** Opening Data extract block **

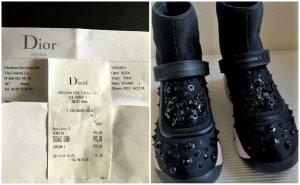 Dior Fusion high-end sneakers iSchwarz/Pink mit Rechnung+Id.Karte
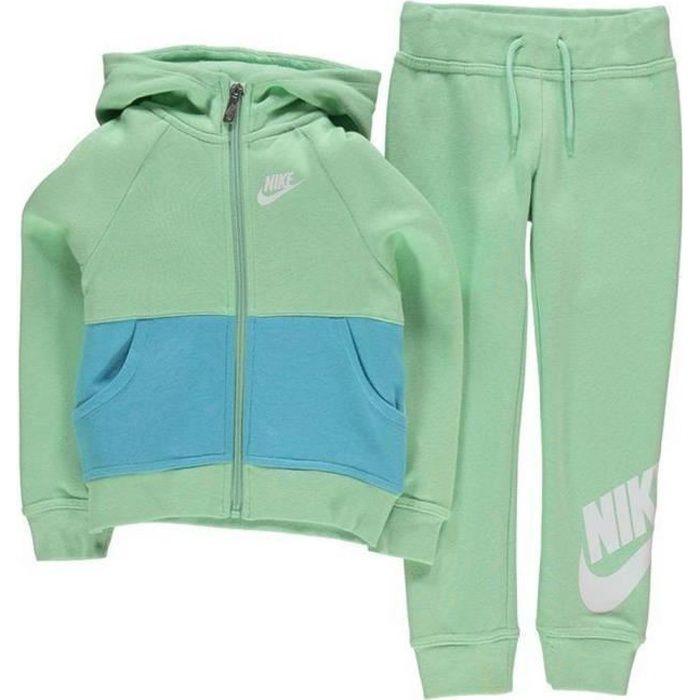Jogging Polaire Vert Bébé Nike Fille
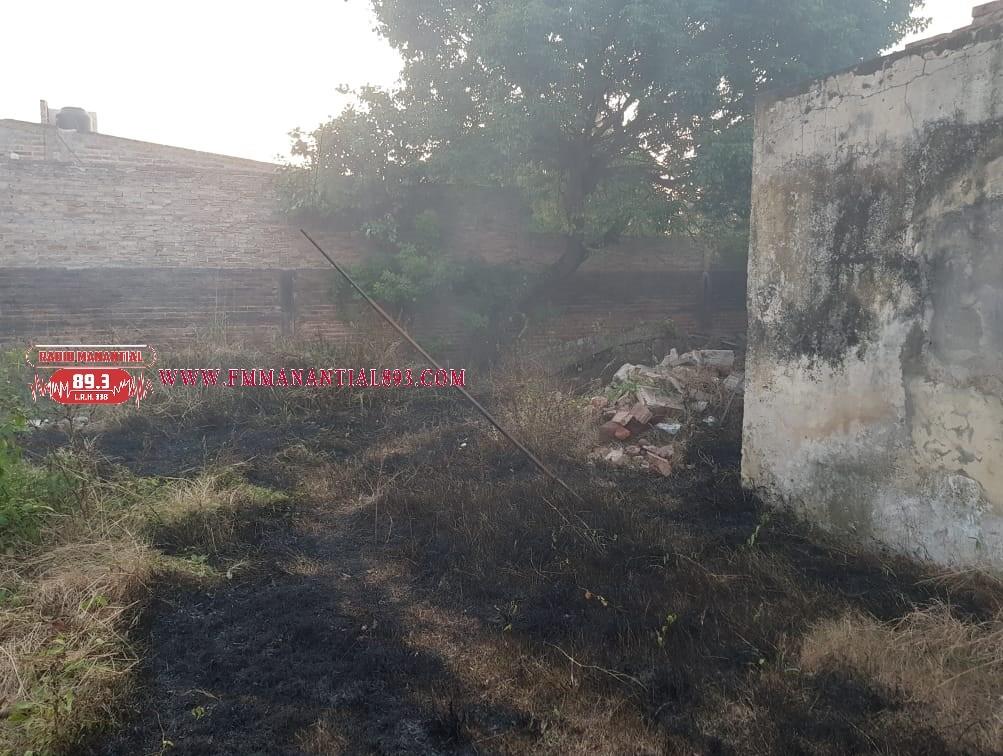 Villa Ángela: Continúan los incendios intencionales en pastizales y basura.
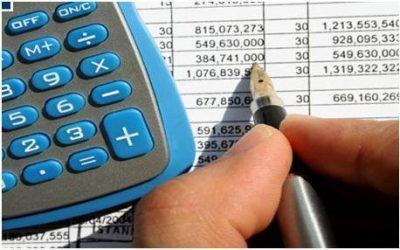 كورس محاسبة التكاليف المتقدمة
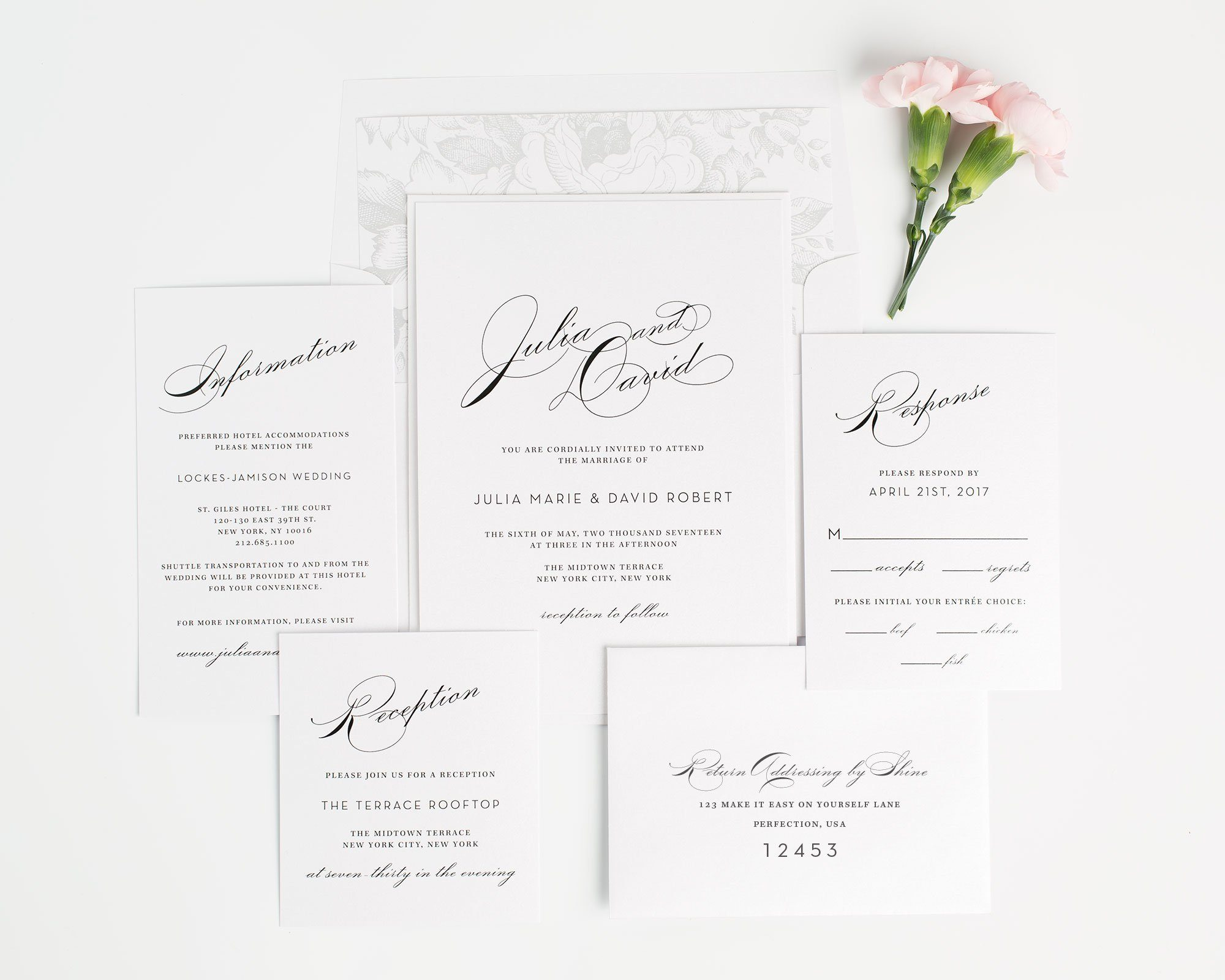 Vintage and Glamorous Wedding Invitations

** Closing Data extract block **
** Opening Data extract block **

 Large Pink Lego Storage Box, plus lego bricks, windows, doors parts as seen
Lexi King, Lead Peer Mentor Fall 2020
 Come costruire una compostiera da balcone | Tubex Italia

** Closing Data extract block **

» **The problem**
Proceeding from the line containing "Lexi King, Lead Peer Mentor Fall 2020" through the line containing "Come costruire una", transcribe the lines above exactly, both end lines included.

» **Response to the exercise**
Lexi King, Lead Peer Mentor Fall 2020
 Come costruire una compostiera da balcone | Tubex Italia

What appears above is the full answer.